PDGFC facilitates enzalutamide resistance in prostate cancer through activation of the Rap1-MAPK pathway.

Purpose: Prostate cancer (PCa) is a highly heterogeneous malignant tumor within the male genitourinary system, characterized by its invasive and metastatic potential. Although the second-generation androgen receptor (AR) antagonist enzalutamide has shown therapeutic efficacy in PCa patients, enzalutamide resistance (EnzaR) will inevitably develop and the underlying mechanisms are not fully understood.

Methods: Platelet Derived Growth Factor C (PDGFC) expression in PCa cells was measured by qRT‒PCR and Western blot. The effect of PDGFC on PCa was examined both in vitro and in vivo. CCK8, Colony formation, and EdU assays were used to assess the phenotypes of PCa cells. A tumor xenograft model was used to evaluate the impact of PDGFC on PCa in vivo. Luciferase assays and chromatin immunoprecipitation (ChIP) assays were performed to demonstrate the mechanism of signal transducer and activator of transcription 4 (STAT4)-mediated transcriptional regulation of PDGFC.
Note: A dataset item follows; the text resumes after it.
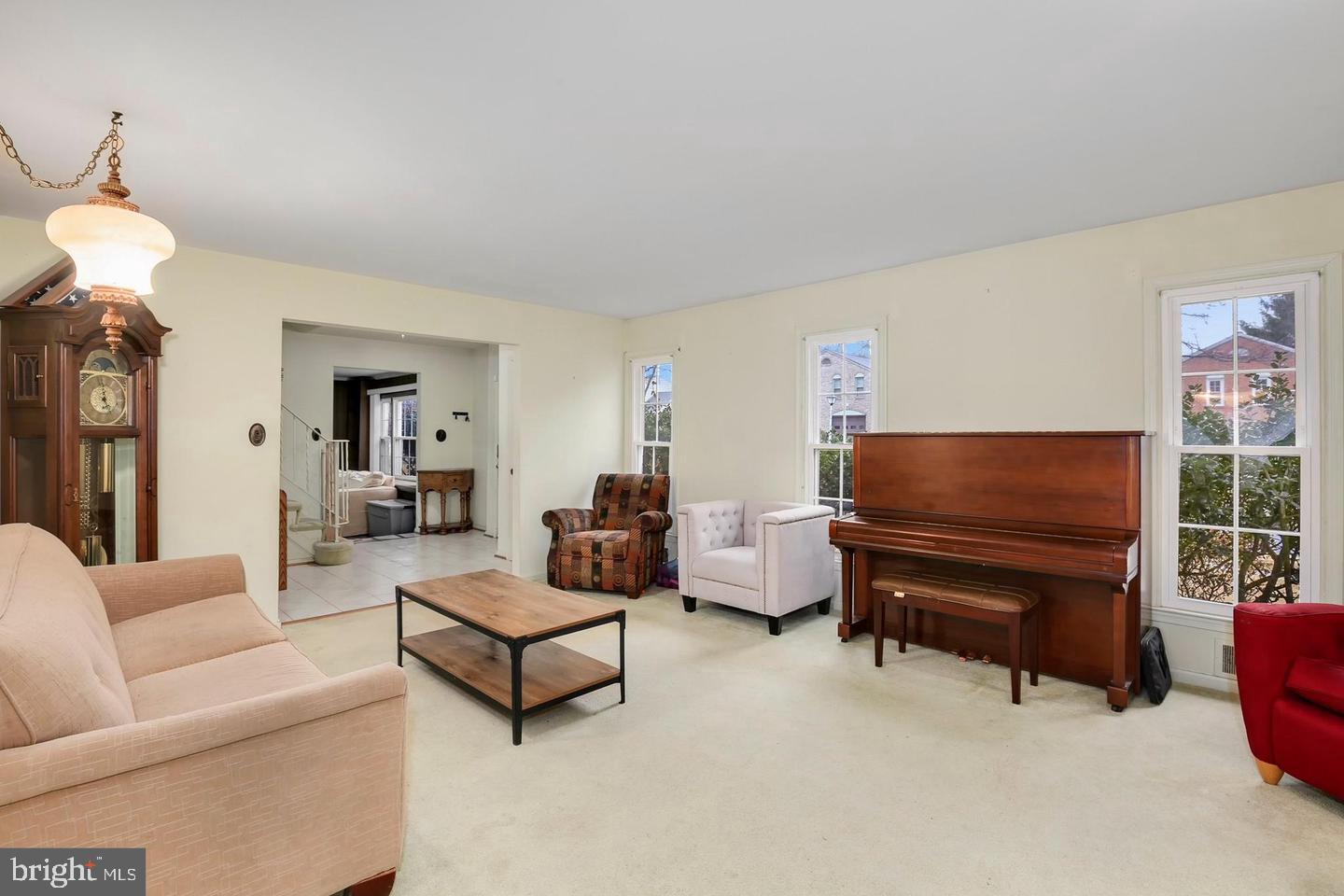 1804 Billman Lane Silver Spring, MD 20902 - Photo 8 of 35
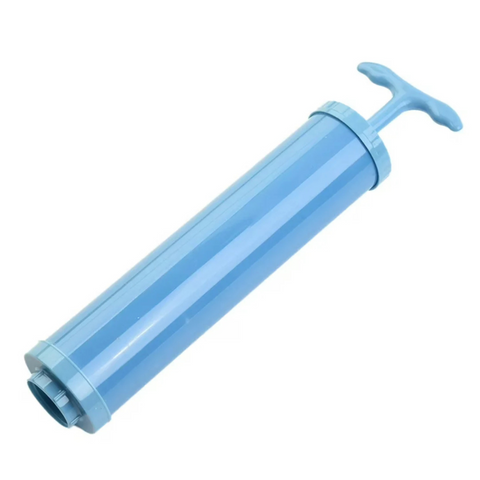 Manual Hand Pump / Electric Air Vacuum Pump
Results: The expression of PDGFC is significant elevated in EnzaR PCa and positively correlates with PCa proliferation in vitro and in vivo. Silencing PDGFC increases the sensitivity of EnzaR PCa cells to enzalutamide, thereby inhibiting PCa progression. Mechanistically, overexpression of PDGFC activates the PDGFR-Rap1-MAPK signaling in an autocrine manner in EnzaR cells. Notably, PDGFR inhibitors, alone or combined with enzalutamide, significantly inhibit xenograft progression in EnzaR PCa models. Additionally, the transcription factor STAT4 binds to a specific DNA sequence in the PDGFC promoter region, which is essential for PDGFC upregulation.

Conclusion: Our results confirmed the pivotal role of PDGFC in the development of enzalutamide resistance in PCa. Targeting PDGFC or PDGFC mediate Rap1-MAPK pathway may serve as a promising therapeutic strategy for EnzaR PCa.